Deux exemples vécus parlants

Le premier est un élevage de montbéliardes en ration hivernale à base de foin précoce, feuilles fines. Pour se protéger du risque d’acidose et sécuriser ses stocks, l’éleveur avait investi dans de la luzerne brins longs, en balles carrées, avec incorporation de granulés énergétiques. Celle-ci était distribuée en tête de repas. Mais on avait en face une production laitière insuffisante, un rapprochement des taux et une zone pHG active : des signes d’acidose.

Une analyse spécifique nous disait que le foin de la ferme utilisé ne pouvait pas induire d’acidification. Ni les concentrés en complément. D’où l’idée de tester une inversion de distribution avec la luzerne achetée apportée après vingt minutes­ de consommation du foin. Résultat : les taux se sont stabilisés et la production a gagné 1,2 l par vache, sans autre modification. L’élément déstabilisant du pH du rumen, et donc de la sélection bactérienne, était bien la luzerne en tête de repas avec un process d’acidification brutale, avant l’intervention des mécanismes tampons (salivation à l’ingestion).

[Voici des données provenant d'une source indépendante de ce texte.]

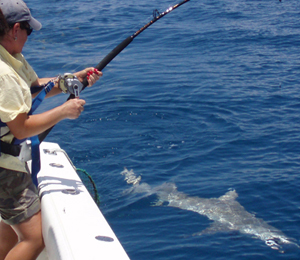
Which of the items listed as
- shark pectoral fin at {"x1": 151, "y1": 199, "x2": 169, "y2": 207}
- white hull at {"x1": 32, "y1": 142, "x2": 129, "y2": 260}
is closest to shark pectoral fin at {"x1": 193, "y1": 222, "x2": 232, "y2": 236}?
shark pectoral fin at {"x1": 151, "y1": 199, "x2": 169, "y2": 207}

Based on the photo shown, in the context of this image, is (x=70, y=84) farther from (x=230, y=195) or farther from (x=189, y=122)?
(x=189, y=122)

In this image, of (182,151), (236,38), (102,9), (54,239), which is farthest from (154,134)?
(102,9)

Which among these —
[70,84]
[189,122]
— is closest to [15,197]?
[70,84]

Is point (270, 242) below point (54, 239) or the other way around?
below

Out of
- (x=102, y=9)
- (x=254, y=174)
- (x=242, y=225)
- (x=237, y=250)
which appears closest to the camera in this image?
(x=237, y=250)

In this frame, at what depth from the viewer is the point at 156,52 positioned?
11742mm

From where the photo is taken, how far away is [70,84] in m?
2.96

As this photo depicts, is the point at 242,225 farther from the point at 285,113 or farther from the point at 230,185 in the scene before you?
the point at 285,113

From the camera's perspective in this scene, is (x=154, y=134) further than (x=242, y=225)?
Yes

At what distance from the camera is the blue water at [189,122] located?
491 centimetres

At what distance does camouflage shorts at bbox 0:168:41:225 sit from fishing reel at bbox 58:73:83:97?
692mm

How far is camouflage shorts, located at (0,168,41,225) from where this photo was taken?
2566 mm

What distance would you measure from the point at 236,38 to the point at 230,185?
7.66 m

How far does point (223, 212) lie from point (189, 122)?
270 centimetres
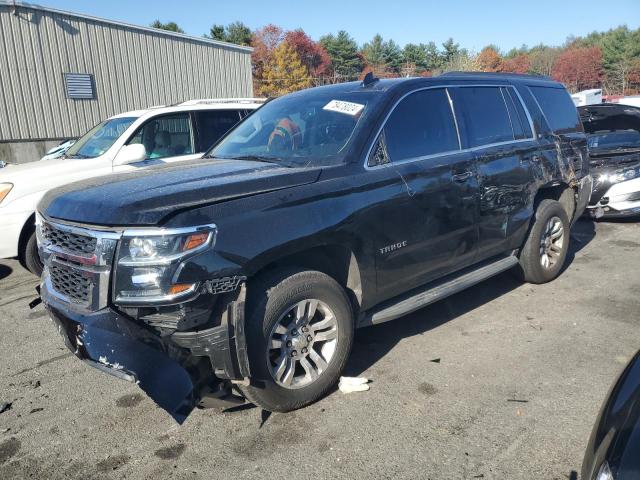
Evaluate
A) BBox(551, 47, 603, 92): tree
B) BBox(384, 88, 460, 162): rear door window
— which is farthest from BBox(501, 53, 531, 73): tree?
BBox(384, 88, 460, 162): rear door window

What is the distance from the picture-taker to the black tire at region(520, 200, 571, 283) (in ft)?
16.6

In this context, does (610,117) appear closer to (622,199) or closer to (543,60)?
(622,199)

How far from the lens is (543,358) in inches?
151

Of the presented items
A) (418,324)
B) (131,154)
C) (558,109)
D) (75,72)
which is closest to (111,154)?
(131,154)

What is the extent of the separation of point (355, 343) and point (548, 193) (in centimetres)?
271

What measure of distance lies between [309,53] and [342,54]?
8186mm

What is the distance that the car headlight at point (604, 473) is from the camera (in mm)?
1657

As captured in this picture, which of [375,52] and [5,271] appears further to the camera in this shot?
[375,52]

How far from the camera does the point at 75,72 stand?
656 inches

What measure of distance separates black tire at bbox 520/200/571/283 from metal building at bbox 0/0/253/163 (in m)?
15.5

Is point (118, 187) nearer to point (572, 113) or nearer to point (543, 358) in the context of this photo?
point (543, 358)

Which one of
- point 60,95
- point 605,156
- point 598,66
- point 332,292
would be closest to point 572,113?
point 605,156

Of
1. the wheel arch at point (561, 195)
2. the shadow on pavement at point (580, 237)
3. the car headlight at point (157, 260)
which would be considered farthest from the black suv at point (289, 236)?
the shadow on pavement at point (580, 237)

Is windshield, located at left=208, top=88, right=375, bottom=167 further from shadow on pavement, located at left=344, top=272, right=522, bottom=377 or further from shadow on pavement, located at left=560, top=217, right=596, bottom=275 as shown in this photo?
shadow on pavement, located at left=560, top=217, right=596, bottom=275
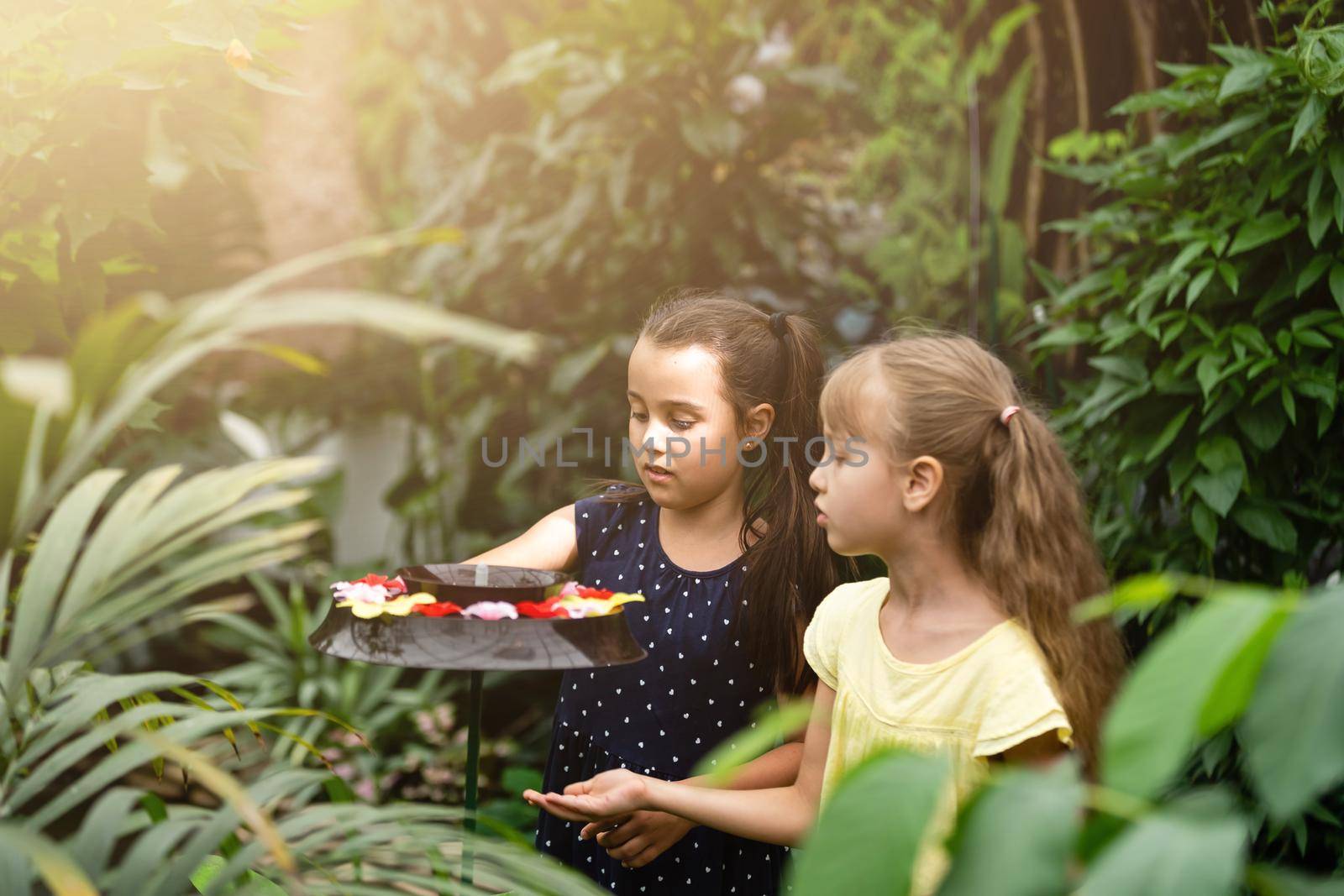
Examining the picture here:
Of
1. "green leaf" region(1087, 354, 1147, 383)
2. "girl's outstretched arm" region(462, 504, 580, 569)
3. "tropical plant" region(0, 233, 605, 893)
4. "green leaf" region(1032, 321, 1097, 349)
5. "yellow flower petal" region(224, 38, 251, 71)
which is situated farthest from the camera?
"green leaf" region(1032, 321, 1097, 349)

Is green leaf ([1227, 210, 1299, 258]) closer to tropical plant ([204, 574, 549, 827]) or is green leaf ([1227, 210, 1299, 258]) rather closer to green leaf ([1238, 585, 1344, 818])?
green leaf ([1238, 585, 1344, 818])

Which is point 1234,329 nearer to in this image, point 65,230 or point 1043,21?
point 1043,21

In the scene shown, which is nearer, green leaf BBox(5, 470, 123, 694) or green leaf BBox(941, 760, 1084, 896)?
green leaf BBox(941, 760, 1084, 896)

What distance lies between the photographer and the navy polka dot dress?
158cm

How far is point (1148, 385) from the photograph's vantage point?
1.86m

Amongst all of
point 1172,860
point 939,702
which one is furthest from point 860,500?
point 1172,860

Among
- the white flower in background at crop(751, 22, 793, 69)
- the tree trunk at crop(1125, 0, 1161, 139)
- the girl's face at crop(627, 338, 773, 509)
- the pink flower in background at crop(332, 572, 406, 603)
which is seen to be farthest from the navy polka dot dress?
the white flower in background at crop(751, 22, 793, 69)

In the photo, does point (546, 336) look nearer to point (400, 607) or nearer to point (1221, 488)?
point (1221, 488)

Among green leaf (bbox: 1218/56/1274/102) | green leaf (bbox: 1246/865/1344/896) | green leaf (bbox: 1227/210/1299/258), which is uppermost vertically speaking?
green leaf (bbox: 1218/56/1274/102)

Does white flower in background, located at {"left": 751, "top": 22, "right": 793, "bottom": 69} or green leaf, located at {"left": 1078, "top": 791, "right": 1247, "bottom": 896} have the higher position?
white flower in background, located at {"left": 751, "top": 22, "right": 793, "bottom": 69}

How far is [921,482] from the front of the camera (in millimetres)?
1267

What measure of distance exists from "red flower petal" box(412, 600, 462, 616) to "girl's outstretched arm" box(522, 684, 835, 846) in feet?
0.86

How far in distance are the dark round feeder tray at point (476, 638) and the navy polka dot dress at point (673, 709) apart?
452 mm

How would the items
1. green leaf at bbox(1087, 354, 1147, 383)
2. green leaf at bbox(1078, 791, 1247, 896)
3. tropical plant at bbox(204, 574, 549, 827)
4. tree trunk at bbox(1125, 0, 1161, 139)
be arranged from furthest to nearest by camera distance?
tropical plant at bbox(204, 574, 549, 827) → tree trunk at bbox(1125, 0, 1161, 139) → green leaf at bbox(1087, 354, 1147, 383) → green leaf at bbox(1078, 791, 1247, 896)
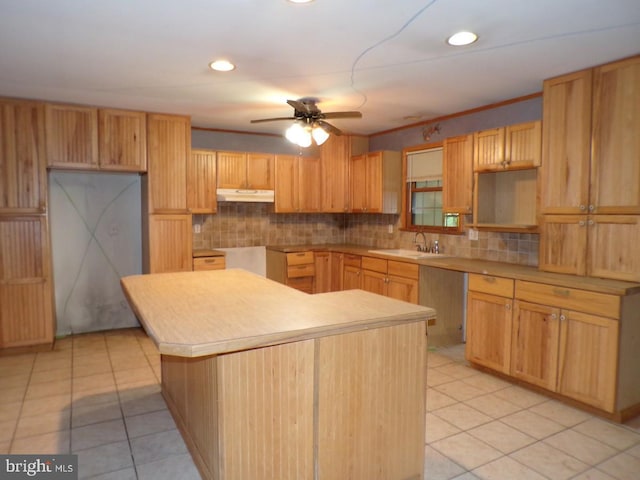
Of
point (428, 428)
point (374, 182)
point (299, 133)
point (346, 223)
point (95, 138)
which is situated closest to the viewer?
point (428, 428)

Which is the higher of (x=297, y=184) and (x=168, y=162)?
(x=168, y=162)

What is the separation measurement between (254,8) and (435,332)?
3433mm

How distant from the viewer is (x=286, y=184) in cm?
560

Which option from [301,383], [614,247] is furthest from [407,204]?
[301,383]

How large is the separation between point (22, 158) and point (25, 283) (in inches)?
46.6

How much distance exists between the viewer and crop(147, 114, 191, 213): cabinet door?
14.8ft

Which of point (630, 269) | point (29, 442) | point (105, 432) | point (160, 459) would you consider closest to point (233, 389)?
point (160, 459)

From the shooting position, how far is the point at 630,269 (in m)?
2.89

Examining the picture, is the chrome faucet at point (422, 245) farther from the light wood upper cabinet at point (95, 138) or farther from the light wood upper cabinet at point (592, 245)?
the light wood upper cabinet at point (95, 138)

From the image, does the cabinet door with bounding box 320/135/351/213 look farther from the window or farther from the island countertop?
the island countertop

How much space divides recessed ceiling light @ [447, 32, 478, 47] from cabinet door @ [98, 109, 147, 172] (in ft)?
10.5

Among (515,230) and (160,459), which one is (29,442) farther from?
(515,230)

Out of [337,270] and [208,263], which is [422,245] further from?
[208,263]

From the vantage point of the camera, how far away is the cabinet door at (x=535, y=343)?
3082 millimetres
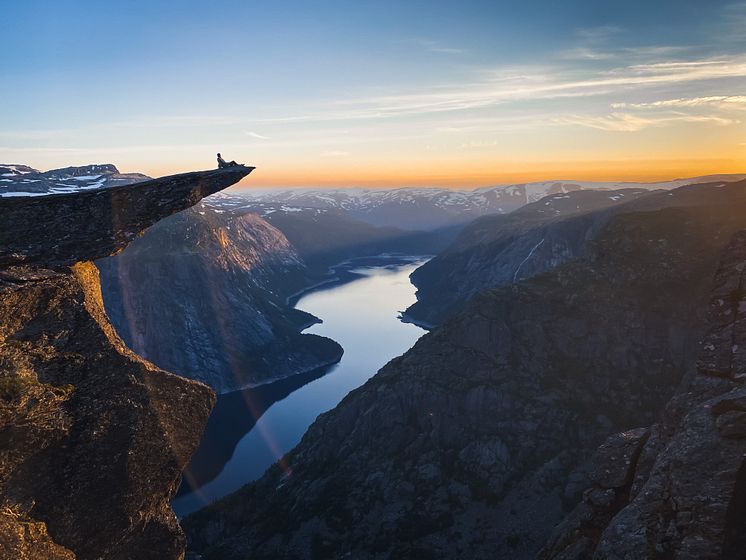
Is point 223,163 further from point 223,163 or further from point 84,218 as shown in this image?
point 84,218

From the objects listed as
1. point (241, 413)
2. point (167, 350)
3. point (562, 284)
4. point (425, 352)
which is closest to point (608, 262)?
point (562, 284)

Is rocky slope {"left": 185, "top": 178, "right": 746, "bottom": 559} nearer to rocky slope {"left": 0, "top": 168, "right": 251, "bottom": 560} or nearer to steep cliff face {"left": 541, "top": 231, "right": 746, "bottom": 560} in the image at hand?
steep cliff face {"left": 541, "top": 231, "right": 746, "bottom": 560}

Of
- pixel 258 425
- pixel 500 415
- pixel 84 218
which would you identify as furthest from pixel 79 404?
pixel 258 425

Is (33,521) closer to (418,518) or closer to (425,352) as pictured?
(418,518)

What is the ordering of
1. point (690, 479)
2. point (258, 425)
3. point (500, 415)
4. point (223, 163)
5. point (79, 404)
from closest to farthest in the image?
1. point (690, 479)
2. point (79, 404)
3. point (223, 163)
4. point (500, 415)
5. point (258, 425)

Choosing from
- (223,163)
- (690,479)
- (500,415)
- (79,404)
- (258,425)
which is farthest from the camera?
(258,425)

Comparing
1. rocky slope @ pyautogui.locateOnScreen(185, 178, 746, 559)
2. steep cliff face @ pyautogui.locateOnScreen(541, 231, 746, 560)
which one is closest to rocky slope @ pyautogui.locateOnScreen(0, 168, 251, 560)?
steep cliff face @ pyautogui.locateOnScreen(541, 231, 746, 560)
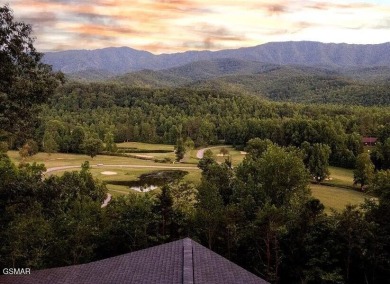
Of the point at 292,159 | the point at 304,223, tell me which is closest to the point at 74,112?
the point at 292,159

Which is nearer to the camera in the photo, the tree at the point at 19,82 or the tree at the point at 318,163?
the tree at the point at 19,82

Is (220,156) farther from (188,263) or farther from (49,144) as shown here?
(188,263)

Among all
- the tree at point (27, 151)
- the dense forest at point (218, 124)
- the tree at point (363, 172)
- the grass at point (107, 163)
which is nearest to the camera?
the tree at point (363, 172)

L’autre exemple est un élevage de 55 limousines associant luzerne achetée et ensilage de maïs très sec à maturité. Là, les symptômes alimentaires observés étaient une forte excitation dans le troupeau avec compétition à l’auge du fait de phénomènes de tri. Son origine était identique : instabilité ruminale due à des accidents de pH. Nous organisons les séquences de distribution avec le fourrage grossier (luzerne) en tête de repas avant l’ensilage, distribution matin et soir et blocage au cornadis deux heures le matin, une heure le soir pour assurer la consommation de fourrage. Pas d’amélioration. Suspectant une insuffisance de pouvoir tampon de la luzerne, nous inversons l’ordre de consommation pour tester la réponse des bêtes : ensilage de maïs en tête de repas (pas d’équipement pour mélanger). Et là, la stabilisation des rumens et du comportement des vaches est immédiate. La luzerne était, là aussi, cause de la déstabilisation des rumens.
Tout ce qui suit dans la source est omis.